━━━ Data for processing ━━━
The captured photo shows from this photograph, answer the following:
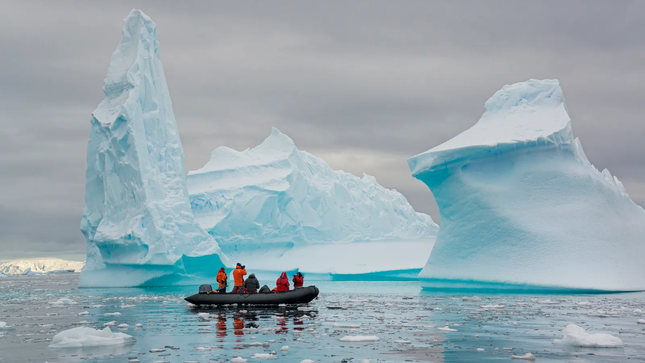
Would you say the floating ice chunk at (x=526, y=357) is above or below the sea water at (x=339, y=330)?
below

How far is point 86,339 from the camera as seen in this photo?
10688 millimetres

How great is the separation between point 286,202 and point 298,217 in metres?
1.33

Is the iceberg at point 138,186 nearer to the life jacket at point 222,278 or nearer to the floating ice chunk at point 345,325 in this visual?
the life jacket at point 222,278

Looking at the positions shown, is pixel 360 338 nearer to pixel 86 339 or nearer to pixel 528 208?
pixel 86 339

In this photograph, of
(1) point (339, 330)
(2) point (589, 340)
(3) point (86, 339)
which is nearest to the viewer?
(2) point (589, 340)

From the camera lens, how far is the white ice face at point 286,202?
4166cm

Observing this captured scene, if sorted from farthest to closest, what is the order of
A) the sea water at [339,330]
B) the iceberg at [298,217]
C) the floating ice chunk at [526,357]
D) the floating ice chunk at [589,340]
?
the iceberg at [298,217]
the floating ice chunk at [589,340]
the sea water at [339,330]
the floating ice chunk at [526,357]

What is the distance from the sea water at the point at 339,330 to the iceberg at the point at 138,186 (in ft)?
37.6

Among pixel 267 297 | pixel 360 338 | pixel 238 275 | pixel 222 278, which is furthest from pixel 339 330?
pixel 222 278

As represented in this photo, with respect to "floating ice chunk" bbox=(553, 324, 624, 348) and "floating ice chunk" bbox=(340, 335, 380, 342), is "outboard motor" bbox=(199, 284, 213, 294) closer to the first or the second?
"floating ice chunk" bbox=(340, 335, 380, 342)

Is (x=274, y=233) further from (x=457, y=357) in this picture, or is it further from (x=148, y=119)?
(x=457, y=357)

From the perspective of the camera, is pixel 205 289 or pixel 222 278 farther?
pixel 222 278

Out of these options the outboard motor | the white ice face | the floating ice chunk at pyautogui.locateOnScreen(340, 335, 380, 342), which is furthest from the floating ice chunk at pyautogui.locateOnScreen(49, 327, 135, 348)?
the white ice face

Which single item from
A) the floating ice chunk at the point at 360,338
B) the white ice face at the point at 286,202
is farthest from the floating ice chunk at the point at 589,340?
the white ice face at the point at 286,202
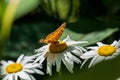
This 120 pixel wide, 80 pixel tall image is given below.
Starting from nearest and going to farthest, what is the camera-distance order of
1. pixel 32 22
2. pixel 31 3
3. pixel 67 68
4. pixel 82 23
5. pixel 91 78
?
pixel 91 78
pixel 67 68
pixel 82 23
pixel 31 3
pixel 32 22

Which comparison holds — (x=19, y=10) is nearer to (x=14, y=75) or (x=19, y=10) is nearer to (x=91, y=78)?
(x=14, y=75)

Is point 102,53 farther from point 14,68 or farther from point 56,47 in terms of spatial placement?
point 14,68

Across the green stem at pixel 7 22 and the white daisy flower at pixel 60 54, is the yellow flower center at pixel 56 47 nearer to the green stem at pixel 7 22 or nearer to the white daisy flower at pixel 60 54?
the white daisy flower at pixel 60 54

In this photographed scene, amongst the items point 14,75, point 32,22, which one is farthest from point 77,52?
point 32,22

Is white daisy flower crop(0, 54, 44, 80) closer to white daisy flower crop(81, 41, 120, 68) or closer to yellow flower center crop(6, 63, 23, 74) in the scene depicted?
yellow flower center crop(6, 63, 23, 74)

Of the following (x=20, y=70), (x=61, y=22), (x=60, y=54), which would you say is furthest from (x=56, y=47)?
(x=61, y=22)

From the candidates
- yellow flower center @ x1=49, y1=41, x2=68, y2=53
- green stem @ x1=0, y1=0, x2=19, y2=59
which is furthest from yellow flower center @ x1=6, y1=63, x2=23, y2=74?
green stem @ x1=0, y1=0, x2=19, y2=59

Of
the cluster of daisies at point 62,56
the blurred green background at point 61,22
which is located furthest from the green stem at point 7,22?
the blurred green background at point 61,22
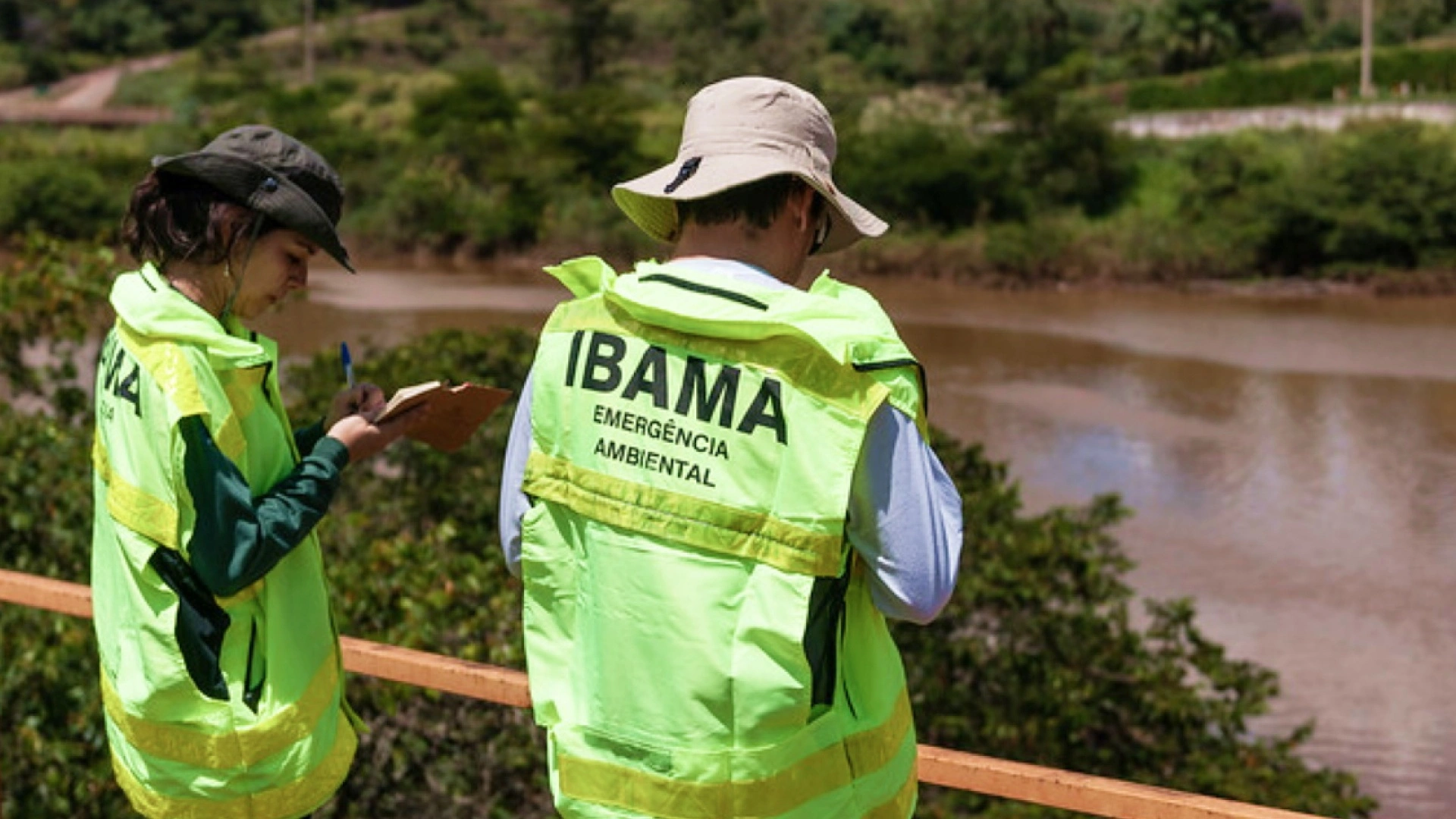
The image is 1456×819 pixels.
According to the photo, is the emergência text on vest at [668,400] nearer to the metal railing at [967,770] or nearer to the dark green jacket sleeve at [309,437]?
the dark green jacket sleeve at [309,437]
━━━
§ **Task directions**: Rewrite all the lines above as a numbered list, skipping blank lines. Leave the pictures out.

§ **Reply**:
1. The captured photo shows from this photograph, answer the following:
2. Would you say the floating ice chunk at (x=526, y=357) is above or below the sea water at (x=339, y=330)?
3. below
4. How far is point 86,339 from the camera as seen in this photo?
5. 10688 millimetres
6. How great is the separation between point 286,202 and point 298,217 in metres?
7. 1.33
8. Is the iceberg at point 138,186 nearer to the life jacket at point 222,278 or nearer to the floating ice chunk at point 345,325 in this visual?
9. the life jacket at point 222,278
10. Looking at the positions shown, is pixel 360 338 nearer to pixel 86 339 or nearer to pixel 528 208?
11. pixel 86 339
12. In this photograph, of
13. (1) point (339, 330)
14. (2) point (589, 340)
15. (3) point (86, 339)
16. which is nearest to the viewer?
17. (2) point (589, 340)
18. From the camera lens, how far is the white ice face at point 286,202?
19. 4166cm
20. Observing this captured scene, if sorted from farthest to closest, what is the order of
21. A) the sea water at [339,330]
22. B) the iceberg at [298,217]
23. C) the floating ice chunk at [526,357]
24. D) the floating ice chunk at [589,340]
25. ?
26. the iceberg at [298,217]
27. the floating ice chunk at [589,340]
28. the sea water at [339,330]
29. the floating ice chunk at [526,357]
30. What is the distance from the sea water at the point at 339,330 to the iceberg at the point at 138,186 (in ft)?
31. 37.6
32. Among pixel 267 297 | pixel 360 338 | pixel 238 275 | pixel 222 278, which is furthest from pixel 339 330?
33. pixel 222 278
34. As represented in this photo, with respect to "floating ice chunk" bbox=(553, 324, 624, 348) and "floating ice chunk" bbox=(340, 335, 380, 342), is "outboard motor" bbox=(199, 284, 213, 294) closer to the first or the second?
35. "floating ice chunk" bbox=(340, 335, 380, 342)
36. Is (x=274, y=233) further from (x=457, y=357) in this picture, or is it further from (x=148, y=119)?
37. (x=457, y=357)
38. From the perspective of the camera, is pixel 205 289 or pixel 222 278 farther?
39. pixel 222 278
40. Out of these options the outboard motor | the white ice face | the floating ice chunk at pyautogui.locateOnScreen(340, 335, 380, 342), which is furthest from the floating ice chunk at pyautogui.locateOnScreen(49, 327, 135, 348)?
41. the white ice face
42. Which single item from
43. A) the floating ice chunk at the point at 360,338
44. B) the white ice face at the point at 286,202
45. is farthest from the floating ice chunk at the point at 589,340?
46. the white ice face at the point at 286,202
47. This 120 pixel wide, 80 pixel tall image is given below.
48. Starting from nearest and going to farthest, what is the camera-distance order of
49. 1. pixel 32 22
50. 2. pixel 31 3
51. 3. pixel 67 68
52. 4. pixel 82 23
53. 5. pixel 91 78
54. ?
55. pixel 91 78
56. pixel 67 68
57. pixel 82 23
58. pixel 31 3
59. pixel 32 22
60. Which comparison holds — (x=19, y=10) is nearer to (x=14, y=75) or (x=19, y=10) is nearer to (x=91, y=78)?
61. (x=14, y=75)
62. Is point 102,53 farther from point 14,68 or farther from point 56,47 in terms of spatial placement?
63. point 14,68
64. Across the green stem at pixel 7 22 and the white daisy flower at pixel 60 54, is the yellow flower center at pixel 56 47 nearer to the green stem at pixel 7 22 or nearer to the white daisy flower at pixel 60 54?
65. the white daisy flower at pixel 60 54
66. In this photographed scene, amongst the items point 14,75, point 32,22, which one is farthest from point 77,52?
67. point 32,22
68. Is white daisy flower crop(0, 54, 44, 80) closer to white daisy flower crop(81, 41, 120, 68) or closer to yellow flower center crop(6, 63, 23, 74) in the scene depicted?
69. yellow flower center crop(6, 63, 23, 74)
70. Of the following (x=20, y=70), (x=61, y=22), (x=60, y=54), which would you say is furthest from (x=56, y=47)?
71. (x=61, y=22)
72. From the candidates
73. - yellow flower center @ x1=49, y1=41, x2=68, y2=53
74. - green stem @ x1=0, y1=0, x2=19, y2=59
75. which is furthest from yellow flower center @ x1=6, y1=63, x2=23, y2=74?
76. green stem @ x1=0, y1=0, x2=19, y2=59
77. Of
78. the cluster of daisies at point 62,56
79. the blurred green background at point 61,22
80. which is located furthest from the green stem at point 7,22?
81. the blurred green background at point 61,22
82. The image is 1456×819 pixels.
83. According to the photo, is the emergência text on vest at [668,400] nearer to the metal railing at [967,770] or nearer to the dark green jacket sleeve at [309,437]?
84. the dark green jacket sleeve at [309,437]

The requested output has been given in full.